Let us begin this afternoon with the question that Ivan Karamazov puts to his brother Alyosha in Fyodor Dostoevsky’s masterwork The Brothers Karamazov. “Suppose,” says Ivan, “that you are creating the fabric of human destiny, with the object of making people happy at last and giving them peace and rest, but that in order to do this it is necessary to torture a single tiny baby… and to found your building on its tears. Would you agree to undertake the building on that condition?”. To this Aloysha replies: “No, I wouldn’t.”
If we wouldn’t agree to do this, then why apparently has God done so? How are we to reconcile the tragic mystery of innocent suffering, present everywhere in the world around us, with our faith in a God of love? What, then, is to be our response to Ivan Karamazov?
You will note that, bearing in mind the distinction made by Gabriel Marcel, among others, I spoke just now about the “mystery” rather than the “problem” of evil and innocent suffering. A problem is an intellectual puzzle, a conundrum, which can be deciphered through clear thinking and logical acumen. But evil and innocent suffering, as a mystery, cannot be explained simply through rational argumentation. A mystery is something that has to be changed by action in order for it to become transparent to thought; something that can be resolved, if at all, only through personal experience, personal participation and compassion. We cannot begin to understand suffering unless we are directly involved in it.
Such precisely is the meaning of the crucifixion: God in Christ is victorious over evil because in His own person He suffers to the full all its consequences, without any reservation whatsoever. Vincit qui patitur. Our God is an involved God: “Having loved His own who were in the world, He loved them to the utmost” (John 13:1).
Approaching this mystery of suffering and evil, seeking to add to Alyosha’s brief and enigmatic reply, let us recall the words found in another of Dostoevsky’s novels, The Idiot: “Beauty will save the world.” We shall not begin to understand suffering without being involved in it; but we are not to allow such involvement to make us forget the presence, within this fallen world, of divine and saving Beauty. What, then, does beauty tell us about the salvation of the world? Are Dostoevsky’s words simply escapist? When we watch a child in Africa dying of starvation, or see a hostage tortured and shot in Iraq, what sense does it make to speak of “beauty”? Or has Dostoevsky offered us a vital clue?
The supreme occasion on which the divine Beauty has been revealed to humankind is the transfiguration of Christ on mount Tabor.

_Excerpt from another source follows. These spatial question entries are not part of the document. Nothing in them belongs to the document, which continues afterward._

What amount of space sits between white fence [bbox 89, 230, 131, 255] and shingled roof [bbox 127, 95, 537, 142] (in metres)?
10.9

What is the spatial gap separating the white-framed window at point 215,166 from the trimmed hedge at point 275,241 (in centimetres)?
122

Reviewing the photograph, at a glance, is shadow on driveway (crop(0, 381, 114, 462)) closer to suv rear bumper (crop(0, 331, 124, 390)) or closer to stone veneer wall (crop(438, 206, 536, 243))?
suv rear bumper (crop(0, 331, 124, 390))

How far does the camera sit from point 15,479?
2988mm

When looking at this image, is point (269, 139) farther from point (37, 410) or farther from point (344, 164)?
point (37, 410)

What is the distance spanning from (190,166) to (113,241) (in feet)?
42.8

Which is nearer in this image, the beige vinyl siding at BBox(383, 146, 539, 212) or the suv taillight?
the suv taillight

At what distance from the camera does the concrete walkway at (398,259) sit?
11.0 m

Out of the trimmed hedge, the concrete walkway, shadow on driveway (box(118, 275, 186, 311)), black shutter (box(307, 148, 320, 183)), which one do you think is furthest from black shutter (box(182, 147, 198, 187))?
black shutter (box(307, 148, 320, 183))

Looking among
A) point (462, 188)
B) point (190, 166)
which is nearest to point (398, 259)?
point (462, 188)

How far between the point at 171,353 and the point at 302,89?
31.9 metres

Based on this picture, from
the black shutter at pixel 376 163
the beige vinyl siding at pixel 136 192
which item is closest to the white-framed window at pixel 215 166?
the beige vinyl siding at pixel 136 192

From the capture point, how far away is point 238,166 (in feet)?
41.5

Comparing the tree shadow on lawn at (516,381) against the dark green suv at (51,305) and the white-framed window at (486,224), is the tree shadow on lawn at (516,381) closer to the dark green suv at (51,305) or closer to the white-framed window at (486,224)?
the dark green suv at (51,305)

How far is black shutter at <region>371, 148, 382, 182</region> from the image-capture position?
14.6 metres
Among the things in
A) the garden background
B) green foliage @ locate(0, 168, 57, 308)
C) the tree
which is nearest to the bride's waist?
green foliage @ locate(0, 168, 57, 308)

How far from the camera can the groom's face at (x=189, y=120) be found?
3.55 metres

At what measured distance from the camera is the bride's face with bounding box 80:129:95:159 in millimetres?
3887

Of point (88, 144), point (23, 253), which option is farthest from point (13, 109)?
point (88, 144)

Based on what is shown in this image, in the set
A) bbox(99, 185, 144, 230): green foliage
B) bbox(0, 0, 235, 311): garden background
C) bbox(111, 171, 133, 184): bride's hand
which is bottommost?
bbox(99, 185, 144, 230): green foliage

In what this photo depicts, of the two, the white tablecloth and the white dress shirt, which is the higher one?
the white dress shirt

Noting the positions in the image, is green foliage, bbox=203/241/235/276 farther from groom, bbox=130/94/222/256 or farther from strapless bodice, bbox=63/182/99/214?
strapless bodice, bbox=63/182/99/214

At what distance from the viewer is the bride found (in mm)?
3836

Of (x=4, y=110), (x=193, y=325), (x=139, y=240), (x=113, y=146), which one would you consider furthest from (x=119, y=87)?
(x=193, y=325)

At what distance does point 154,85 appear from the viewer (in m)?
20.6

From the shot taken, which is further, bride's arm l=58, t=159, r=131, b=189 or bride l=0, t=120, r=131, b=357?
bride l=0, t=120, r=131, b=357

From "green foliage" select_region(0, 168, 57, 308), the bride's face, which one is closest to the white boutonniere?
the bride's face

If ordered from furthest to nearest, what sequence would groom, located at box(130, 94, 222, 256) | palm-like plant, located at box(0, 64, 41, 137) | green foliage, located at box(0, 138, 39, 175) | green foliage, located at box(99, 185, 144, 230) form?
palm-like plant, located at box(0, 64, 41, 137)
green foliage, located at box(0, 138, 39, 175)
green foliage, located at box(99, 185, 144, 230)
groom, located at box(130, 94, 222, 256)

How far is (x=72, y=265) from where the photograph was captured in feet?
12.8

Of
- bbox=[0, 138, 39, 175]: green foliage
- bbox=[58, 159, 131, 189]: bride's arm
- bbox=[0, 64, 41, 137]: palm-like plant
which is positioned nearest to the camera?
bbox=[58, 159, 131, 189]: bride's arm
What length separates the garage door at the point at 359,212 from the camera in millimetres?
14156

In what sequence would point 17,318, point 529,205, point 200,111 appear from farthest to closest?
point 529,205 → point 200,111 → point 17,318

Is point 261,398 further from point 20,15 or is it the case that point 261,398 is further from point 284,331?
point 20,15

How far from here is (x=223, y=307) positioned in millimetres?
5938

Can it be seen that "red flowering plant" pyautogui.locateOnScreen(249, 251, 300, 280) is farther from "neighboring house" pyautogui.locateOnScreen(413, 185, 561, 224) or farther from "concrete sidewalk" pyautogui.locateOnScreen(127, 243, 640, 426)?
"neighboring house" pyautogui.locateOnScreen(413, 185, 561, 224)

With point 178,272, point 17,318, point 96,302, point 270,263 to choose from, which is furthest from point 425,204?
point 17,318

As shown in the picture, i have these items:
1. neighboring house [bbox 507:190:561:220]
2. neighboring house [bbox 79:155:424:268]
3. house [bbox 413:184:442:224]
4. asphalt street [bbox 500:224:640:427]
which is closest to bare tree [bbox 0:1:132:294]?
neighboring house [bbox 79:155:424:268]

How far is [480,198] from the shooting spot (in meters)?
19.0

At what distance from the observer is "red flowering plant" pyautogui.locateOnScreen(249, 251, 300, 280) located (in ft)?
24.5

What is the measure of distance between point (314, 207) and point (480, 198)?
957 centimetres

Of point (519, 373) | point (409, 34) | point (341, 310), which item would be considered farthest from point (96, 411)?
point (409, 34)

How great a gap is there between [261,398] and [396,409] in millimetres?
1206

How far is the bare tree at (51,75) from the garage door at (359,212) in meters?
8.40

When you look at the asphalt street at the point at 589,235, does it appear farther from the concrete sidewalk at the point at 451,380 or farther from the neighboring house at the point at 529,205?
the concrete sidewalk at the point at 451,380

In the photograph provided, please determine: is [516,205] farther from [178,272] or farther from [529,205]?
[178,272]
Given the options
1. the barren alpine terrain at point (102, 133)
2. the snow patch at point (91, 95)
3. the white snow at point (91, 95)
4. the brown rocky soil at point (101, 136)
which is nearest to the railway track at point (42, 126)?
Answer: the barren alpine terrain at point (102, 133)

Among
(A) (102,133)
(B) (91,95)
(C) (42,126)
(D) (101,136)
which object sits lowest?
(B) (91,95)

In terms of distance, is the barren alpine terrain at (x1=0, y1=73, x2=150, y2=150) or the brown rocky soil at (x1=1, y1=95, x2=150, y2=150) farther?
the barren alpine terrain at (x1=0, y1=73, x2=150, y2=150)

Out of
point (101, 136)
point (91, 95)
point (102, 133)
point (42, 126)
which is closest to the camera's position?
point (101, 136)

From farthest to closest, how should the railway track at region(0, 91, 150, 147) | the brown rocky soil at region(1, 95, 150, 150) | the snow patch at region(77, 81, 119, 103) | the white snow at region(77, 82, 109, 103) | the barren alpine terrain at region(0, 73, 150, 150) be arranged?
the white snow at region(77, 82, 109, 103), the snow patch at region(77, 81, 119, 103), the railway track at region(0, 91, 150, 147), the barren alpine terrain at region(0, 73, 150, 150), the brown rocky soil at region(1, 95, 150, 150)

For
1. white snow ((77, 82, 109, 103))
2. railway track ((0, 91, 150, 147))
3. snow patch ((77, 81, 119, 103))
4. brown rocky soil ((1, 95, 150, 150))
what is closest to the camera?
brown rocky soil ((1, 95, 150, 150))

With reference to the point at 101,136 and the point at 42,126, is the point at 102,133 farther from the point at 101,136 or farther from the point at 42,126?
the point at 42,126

As the Orthodox Church affirms in one of the hymns at Vespers for the feast:
Transfigured today upon Mount Tabor before the disciples,
In His own person He showed them human nature
Arrayed in the original beauty of the image.
What light, then, is shed upon the mystery of suffering by the divine beauty of the Christ transfigured? What kind of connection is there between the glory of Mount Tabor and the world’s anguish and despair?